Leak defended his work and released another cartoon decrying his treatment by the Twitterati. It betrayed an ignorance on Leak’s part of what free speech means. He had every right to offer an opinion in the public sphere, but equally, those who found the cartoon objectionable had an equal right to condemn it. Sadly, that is not the end of the matter.
Leak is now being investigated by the Human Rights Commission for possibly contravening section 18C of the Racial Discrimination Act. He hasn’t. But the fact debate and discourse is not enough and he is now under the legal microscope will only stoke the campaign flames to see the RDA amended or repealed.
I rarely agree with conservative columnist, also from the Australian, Janet Albrechtsen but it is difficult to argue with her recent article which concludes that there is a double standard in how free speech is applied in Australia.
Free speech has to include speech we do not like, speech we find offensive, and speech that may insult our religion, political views, nation, or general sense of morality. If we do not accept that simple premise, we invite the government to play the role of national censor – a dark path to go down.
If you do not like Bill Leak, then do not support his work, do not buy The Australian, write articles, start a Facebook page; use your own free speech to respond! But do not use your own sense of offence and outrage as legitimisation for getting the state involved. Do not be so utterly arrogant to think your outrage must be universally applied and no one is free to think, maybe he has a point.
Be it the Danish cartoon in Jyllands-Posten depicting the Islamic prophet Muhammad with a bomb on his head or satirical French magazine Charlie Hebdo’s numerous incendiary front pages, free speech is worthless if it is forced to carry the caveat; “so long as no one gets upset”.

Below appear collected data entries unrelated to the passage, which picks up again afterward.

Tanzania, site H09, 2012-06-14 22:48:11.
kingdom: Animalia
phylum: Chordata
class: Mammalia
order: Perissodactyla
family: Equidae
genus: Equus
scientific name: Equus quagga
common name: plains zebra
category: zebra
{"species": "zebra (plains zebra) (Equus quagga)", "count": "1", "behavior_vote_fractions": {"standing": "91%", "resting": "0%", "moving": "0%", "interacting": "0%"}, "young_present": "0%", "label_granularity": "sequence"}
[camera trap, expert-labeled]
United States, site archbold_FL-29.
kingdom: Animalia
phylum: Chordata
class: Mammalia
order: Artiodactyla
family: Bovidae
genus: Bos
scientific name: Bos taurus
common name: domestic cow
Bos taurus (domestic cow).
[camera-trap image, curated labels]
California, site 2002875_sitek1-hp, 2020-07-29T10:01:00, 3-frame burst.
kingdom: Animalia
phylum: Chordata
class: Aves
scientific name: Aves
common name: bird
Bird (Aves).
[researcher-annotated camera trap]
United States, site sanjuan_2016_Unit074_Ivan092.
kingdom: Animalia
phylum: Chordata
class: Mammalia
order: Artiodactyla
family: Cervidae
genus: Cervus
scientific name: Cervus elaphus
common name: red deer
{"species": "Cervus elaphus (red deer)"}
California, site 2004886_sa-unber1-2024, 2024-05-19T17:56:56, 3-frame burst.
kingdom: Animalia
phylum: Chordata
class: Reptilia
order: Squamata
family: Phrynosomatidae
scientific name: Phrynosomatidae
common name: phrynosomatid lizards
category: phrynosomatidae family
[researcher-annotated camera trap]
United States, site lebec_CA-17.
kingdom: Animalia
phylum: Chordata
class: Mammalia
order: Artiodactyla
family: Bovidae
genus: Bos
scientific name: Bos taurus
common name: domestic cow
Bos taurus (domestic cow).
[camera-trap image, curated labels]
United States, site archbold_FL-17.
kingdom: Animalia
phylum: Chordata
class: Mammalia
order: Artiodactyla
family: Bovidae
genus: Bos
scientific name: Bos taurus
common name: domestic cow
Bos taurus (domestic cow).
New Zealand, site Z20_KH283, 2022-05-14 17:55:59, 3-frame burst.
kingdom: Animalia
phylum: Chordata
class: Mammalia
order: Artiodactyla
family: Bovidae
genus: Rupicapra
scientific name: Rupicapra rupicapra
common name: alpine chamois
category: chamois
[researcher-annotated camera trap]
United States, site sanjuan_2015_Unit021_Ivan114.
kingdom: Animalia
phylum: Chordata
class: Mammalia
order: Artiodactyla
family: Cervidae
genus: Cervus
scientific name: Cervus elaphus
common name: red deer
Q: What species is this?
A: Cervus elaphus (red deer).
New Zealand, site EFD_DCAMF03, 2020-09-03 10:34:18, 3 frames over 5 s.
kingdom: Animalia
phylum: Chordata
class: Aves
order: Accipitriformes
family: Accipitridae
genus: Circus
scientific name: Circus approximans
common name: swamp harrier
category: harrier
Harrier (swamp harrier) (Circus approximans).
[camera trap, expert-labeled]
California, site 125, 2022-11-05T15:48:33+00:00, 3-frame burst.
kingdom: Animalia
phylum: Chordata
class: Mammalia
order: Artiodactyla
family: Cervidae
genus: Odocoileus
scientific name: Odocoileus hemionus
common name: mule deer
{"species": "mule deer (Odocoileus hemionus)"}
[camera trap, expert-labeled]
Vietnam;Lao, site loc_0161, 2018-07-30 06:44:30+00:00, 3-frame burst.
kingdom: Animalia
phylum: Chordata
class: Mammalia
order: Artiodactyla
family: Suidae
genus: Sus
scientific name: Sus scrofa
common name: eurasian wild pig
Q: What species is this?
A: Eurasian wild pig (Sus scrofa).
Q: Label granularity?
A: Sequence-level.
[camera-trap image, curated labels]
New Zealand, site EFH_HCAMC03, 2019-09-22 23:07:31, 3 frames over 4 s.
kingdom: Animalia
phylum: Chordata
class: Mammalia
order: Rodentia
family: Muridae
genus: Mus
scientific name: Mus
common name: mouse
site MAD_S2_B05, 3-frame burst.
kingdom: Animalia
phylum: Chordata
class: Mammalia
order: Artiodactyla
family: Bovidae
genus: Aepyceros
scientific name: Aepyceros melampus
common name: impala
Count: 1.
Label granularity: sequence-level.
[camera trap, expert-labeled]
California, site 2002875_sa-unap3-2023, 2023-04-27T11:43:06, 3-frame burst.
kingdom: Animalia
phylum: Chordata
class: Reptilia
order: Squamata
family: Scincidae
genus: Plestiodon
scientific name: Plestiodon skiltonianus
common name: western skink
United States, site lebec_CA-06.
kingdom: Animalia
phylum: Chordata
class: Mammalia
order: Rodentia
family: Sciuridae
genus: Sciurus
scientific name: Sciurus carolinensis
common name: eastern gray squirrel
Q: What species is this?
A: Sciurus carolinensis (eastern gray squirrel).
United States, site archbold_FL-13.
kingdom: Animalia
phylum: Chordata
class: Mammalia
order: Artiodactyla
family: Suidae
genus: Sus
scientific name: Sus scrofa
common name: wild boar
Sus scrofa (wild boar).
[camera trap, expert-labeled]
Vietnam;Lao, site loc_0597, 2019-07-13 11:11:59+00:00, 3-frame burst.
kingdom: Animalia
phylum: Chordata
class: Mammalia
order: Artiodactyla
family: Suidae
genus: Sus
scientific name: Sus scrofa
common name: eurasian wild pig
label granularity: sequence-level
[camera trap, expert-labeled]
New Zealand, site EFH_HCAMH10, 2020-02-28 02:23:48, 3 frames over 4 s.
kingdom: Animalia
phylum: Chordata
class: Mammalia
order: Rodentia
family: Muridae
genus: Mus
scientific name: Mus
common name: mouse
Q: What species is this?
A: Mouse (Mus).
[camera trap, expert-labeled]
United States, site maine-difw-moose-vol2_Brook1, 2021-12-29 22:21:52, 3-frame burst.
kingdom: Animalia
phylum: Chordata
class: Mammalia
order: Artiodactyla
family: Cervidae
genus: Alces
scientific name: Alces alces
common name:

Under the guise of cultural sensitivity, many major newspapers refused to reprint these cartoons. That is the choice of the editors and, ultimately, the readers and subscribers who finance them. Each media outlet can come to their own decision about whether showing the cartoons is in the public interest.
What we should never accept, however, is an environment where the media is afraid to publish cartoons (or indeed articles) for fear of violent reprisals. More Orwellian still would be an environment where people are afraid to even discuss issues on social media for fear of violence on the one hand or government censorship on the other.
I fully support the right of the Danish cartoonist to depict Muhammad and I fully support the right of Charlie Hebdo to poke fun at religion. As such, I also support the right of Bill Leak to draw whatever he likes. It is the only way to be consistent.
I don’t agree with Leak. In fact, I think he’s suggestion that poor parenting is at the root of Aboriginal detention is insulting and overly simplistic. For that matter, I think the Danish cartoon was bigoted and an unfair stereotype of a huge group.
Be that as it may, the only response to speech you disagree with in an enlightened society is more speech, and better speech. The answer is never violence, nor is it dragging Bill Leak before the courts. The court of public opinion is just fine.